▶ **Exercise prompt**:
Retype the entries verbatim, starting at the line containing "What camera distance" and ending at the line containing "Answer: the point", with both of those lines included.

* * * * * * *

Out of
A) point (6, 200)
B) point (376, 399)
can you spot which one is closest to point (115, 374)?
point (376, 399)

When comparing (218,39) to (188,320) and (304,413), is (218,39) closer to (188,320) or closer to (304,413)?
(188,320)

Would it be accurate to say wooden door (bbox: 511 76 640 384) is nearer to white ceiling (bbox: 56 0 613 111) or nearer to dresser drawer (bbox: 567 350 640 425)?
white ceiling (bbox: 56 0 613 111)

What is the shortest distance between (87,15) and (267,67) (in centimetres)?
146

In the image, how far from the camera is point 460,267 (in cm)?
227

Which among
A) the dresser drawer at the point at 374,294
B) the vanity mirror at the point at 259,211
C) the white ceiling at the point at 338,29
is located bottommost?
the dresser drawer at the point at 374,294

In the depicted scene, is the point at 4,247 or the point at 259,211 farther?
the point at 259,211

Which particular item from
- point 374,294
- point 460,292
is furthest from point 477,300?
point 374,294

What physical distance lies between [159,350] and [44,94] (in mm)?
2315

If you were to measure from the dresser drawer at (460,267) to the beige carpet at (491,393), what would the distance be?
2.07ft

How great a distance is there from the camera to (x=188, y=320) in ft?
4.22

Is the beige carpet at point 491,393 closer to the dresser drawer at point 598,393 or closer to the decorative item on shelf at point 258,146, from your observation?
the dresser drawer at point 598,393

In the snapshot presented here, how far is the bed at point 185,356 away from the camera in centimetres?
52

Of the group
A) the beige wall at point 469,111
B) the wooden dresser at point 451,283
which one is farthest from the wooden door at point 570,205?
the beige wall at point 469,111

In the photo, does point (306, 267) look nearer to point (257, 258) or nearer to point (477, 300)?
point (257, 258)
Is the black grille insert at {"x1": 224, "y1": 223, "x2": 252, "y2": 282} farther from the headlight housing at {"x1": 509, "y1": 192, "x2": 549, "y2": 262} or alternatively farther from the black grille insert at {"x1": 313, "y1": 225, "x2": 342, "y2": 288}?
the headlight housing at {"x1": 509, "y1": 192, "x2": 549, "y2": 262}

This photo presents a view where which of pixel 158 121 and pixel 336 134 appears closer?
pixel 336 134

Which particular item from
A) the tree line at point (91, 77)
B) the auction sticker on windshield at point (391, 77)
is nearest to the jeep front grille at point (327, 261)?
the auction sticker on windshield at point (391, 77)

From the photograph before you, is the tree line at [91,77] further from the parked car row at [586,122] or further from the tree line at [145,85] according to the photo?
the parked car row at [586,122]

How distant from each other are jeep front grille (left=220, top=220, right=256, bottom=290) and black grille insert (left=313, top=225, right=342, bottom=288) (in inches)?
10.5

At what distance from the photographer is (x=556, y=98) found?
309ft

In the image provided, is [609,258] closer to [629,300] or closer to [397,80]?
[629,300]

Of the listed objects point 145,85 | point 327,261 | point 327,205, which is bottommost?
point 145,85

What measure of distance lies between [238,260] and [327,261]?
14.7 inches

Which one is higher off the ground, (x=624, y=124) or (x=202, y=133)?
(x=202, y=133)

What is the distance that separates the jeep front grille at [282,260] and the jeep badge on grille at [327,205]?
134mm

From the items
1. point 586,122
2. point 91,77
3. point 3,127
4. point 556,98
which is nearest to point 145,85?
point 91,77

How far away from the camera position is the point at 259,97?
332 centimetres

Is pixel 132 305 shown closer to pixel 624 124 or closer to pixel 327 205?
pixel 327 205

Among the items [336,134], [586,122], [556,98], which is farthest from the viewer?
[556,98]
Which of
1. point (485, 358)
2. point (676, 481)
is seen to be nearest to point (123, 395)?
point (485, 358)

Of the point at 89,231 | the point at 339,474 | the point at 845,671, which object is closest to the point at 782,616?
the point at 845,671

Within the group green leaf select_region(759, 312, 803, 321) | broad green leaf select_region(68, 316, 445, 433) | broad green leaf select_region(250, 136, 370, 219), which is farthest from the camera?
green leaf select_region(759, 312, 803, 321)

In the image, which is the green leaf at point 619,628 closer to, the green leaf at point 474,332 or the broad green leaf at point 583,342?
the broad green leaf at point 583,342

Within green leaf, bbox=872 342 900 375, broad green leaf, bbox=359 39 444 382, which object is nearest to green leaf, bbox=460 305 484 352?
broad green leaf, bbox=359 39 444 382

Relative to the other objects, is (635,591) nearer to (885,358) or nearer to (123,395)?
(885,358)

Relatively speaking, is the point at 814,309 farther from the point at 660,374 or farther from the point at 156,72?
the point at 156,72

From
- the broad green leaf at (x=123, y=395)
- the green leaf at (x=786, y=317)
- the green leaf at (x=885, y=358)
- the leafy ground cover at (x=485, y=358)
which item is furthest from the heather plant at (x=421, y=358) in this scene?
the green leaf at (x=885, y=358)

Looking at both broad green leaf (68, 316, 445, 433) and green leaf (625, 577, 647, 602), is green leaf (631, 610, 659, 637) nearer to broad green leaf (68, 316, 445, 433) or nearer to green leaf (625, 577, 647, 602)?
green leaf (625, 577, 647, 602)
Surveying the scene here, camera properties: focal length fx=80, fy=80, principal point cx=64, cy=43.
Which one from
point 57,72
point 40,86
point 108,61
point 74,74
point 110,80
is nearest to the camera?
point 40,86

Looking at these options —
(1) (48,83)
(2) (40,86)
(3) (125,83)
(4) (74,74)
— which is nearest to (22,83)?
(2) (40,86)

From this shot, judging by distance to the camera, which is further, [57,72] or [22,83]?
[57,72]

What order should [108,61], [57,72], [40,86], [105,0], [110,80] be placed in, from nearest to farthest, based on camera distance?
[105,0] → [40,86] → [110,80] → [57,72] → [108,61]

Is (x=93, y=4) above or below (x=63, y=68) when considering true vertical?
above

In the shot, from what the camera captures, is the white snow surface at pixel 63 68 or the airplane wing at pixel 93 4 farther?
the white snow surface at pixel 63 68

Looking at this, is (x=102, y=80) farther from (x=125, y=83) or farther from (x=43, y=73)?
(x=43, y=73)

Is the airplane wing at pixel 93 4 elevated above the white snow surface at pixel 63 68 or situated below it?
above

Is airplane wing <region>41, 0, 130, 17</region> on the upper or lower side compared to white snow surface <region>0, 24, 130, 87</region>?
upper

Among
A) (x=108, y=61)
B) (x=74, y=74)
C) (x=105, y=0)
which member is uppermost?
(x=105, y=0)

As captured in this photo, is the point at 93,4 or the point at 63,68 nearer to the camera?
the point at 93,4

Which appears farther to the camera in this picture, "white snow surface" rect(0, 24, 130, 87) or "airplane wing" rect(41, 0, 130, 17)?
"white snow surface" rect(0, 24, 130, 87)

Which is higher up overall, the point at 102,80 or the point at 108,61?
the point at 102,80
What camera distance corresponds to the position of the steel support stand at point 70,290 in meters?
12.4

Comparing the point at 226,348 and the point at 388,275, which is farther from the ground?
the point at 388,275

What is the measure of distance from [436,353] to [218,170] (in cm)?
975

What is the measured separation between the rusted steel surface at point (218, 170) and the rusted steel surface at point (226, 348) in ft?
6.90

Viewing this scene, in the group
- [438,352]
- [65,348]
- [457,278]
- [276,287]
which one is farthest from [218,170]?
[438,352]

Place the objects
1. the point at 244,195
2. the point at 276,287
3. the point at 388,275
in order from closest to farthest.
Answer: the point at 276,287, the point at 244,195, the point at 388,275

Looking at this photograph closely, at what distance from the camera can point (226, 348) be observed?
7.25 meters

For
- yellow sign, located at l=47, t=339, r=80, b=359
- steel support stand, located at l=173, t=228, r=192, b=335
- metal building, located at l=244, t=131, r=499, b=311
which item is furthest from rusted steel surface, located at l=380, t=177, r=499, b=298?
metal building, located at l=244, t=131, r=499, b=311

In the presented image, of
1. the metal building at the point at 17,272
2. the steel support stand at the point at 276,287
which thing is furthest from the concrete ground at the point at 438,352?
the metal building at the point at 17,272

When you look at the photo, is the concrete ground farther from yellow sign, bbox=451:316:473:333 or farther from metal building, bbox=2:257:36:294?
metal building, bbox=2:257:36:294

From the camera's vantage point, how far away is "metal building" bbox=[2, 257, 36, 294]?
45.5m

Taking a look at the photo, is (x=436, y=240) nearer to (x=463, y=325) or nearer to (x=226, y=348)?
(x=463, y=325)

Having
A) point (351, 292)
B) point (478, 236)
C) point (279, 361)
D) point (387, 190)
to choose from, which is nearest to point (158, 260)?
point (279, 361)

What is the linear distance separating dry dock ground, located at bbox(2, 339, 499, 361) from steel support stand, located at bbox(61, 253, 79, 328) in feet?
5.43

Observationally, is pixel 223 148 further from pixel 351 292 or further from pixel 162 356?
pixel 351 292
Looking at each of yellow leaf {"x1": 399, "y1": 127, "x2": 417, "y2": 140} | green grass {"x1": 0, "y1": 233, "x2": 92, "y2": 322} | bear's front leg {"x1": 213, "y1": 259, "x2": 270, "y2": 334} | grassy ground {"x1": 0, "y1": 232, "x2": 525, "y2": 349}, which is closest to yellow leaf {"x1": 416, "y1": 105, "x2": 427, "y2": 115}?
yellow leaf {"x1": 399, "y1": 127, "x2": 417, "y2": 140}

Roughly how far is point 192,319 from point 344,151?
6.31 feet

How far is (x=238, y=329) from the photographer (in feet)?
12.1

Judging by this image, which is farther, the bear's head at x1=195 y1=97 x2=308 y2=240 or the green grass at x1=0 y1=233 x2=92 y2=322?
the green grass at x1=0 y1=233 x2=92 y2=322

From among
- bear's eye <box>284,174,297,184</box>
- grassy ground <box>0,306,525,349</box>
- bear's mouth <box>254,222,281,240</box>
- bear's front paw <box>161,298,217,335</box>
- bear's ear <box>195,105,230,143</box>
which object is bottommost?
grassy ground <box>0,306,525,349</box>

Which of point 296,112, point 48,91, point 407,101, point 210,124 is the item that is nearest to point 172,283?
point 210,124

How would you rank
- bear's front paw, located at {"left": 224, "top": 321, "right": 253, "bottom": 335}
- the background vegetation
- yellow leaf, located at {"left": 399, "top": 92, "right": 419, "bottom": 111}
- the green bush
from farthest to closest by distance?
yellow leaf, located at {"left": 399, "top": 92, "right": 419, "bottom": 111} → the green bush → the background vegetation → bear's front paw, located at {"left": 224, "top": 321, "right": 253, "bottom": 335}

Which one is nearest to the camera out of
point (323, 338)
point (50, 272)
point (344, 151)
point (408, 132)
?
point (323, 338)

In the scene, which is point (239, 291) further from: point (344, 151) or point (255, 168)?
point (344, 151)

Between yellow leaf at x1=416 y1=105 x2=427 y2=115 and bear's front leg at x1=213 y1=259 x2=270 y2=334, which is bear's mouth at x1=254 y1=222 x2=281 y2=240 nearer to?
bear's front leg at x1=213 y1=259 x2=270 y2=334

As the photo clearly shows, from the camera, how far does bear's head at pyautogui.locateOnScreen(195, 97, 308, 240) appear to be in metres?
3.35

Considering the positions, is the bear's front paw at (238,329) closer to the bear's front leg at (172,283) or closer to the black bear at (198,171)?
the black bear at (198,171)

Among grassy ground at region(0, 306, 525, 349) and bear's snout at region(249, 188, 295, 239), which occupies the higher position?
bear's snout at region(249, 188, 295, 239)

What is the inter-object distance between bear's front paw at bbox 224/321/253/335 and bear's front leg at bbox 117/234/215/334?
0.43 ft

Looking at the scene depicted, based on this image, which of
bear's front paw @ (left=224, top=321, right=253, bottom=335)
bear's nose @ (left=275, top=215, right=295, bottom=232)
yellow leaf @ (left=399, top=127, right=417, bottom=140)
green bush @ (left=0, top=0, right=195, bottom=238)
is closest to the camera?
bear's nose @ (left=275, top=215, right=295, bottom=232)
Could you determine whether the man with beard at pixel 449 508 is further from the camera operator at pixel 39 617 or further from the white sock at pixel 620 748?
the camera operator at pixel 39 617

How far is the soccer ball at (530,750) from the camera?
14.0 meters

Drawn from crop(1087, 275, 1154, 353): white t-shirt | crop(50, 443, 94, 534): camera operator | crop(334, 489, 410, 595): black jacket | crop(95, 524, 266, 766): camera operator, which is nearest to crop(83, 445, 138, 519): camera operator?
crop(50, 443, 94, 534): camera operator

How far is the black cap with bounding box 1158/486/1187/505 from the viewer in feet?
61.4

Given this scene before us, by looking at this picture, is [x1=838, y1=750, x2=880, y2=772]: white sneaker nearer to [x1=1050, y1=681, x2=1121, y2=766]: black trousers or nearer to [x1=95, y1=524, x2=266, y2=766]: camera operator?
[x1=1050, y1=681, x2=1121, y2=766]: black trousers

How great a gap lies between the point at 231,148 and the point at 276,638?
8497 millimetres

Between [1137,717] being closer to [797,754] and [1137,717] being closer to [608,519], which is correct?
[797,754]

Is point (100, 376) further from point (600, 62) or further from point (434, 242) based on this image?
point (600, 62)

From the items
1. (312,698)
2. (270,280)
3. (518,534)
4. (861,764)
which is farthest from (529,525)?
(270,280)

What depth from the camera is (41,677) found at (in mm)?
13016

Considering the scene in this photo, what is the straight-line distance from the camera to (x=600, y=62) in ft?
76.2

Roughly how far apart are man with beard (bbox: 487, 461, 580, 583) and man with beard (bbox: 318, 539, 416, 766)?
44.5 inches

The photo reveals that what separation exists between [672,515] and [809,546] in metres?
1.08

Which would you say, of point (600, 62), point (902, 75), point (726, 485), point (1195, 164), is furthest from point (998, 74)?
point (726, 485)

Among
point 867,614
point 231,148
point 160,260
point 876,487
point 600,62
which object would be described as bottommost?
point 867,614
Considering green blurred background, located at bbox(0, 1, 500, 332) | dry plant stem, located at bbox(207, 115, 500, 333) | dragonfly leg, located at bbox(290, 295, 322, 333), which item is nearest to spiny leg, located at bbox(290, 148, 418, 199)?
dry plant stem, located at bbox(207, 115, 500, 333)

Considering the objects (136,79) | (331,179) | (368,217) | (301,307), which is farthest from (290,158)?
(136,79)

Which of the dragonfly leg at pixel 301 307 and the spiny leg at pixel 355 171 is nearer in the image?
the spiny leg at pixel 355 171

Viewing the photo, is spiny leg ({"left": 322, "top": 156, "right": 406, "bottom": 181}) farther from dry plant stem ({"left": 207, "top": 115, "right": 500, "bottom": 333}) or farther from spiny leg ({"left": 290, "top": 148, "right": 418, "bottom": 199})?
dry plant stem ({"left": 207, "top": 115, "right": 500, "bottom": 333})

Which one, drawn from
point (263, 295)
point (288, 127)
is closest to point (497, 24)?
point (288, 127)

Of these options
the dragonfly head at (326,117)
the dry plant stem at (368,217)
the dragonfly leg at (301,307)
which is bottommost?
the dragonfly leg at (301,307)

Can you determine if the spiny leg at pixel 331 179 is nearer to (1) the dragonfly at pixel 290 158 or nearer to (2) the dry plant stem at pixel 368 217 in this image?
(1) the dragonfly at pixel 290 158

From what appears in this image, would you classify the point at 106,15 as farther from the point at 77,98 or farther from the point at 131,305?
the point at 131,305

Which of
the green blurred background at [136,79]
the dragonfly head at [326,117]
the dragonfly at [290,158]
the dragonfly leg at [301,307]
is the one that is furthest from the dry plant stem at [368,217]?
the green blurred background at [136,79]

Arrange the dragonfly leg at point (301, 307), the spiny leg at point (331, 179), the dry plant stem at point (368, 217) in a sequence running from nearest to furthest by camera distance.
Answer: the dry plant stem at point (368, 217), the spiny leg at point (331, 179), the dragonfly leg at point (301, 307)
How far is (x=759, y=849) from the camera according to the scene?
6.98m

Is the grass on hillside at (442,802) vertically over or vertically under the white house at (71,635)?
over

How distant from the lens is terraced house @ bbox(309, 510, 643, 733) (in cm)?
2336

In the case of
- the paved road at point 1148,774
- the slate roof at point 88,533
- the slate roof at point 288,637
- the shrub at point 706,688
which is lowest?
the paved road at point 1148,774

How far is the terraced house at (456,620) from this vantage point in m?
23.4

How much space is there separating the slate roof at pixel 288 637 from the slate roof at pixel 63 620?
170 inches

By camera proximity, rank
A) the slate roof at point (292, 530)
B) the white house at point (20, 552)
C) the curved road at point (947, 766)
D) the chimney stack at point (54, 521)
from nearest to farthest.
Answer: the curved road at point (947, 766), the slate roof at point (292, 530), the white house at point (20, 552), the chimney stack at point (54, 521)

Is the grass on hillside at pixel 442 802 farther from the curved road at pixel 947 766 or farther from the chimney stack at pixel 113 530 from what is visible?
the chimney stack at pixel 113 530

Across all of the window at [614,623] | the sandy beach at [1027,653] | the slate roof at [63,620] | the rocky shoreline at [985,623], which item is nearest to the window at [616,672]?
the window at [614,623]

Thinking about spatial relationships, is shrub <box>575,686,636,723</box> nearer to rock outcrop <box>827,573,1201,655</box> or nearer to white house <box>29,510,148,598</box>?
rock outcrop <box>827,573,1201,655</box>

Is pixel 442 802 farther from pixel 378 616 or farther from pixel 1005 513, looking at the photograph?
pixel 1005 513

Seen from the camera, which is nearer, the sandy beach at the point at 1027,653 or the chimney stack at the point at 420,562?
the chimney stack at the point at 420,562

* * * * * * *

▶ **Result of this task**:
What camera distance corresponds to the position of the steel support stand at point 70,290 in meters?
12.4

Comparing the point at 226,348 and the point at 388,275, which is farther from the ground?
the point at 388,275

What is the measure of distance from [436,353] to [218,170] (in cm)?
975

What is the measured separation between the rusted steel surface at point (218, 170) and the rusted steel surface at point (226, 348) in ft?
6.90

Viewing this scene, in the group
- [438,352]
- [65,348]
- [457,278]
- [276,287]
which one is farthest from [218,170]?
[438,352]

Place the objects
1. the point at 244,195
2. the point at 276,287
3. the point at 388,275
in order from closest to farthest.
Answer: the point at 276,287, the point at 244,195, the point at 388,275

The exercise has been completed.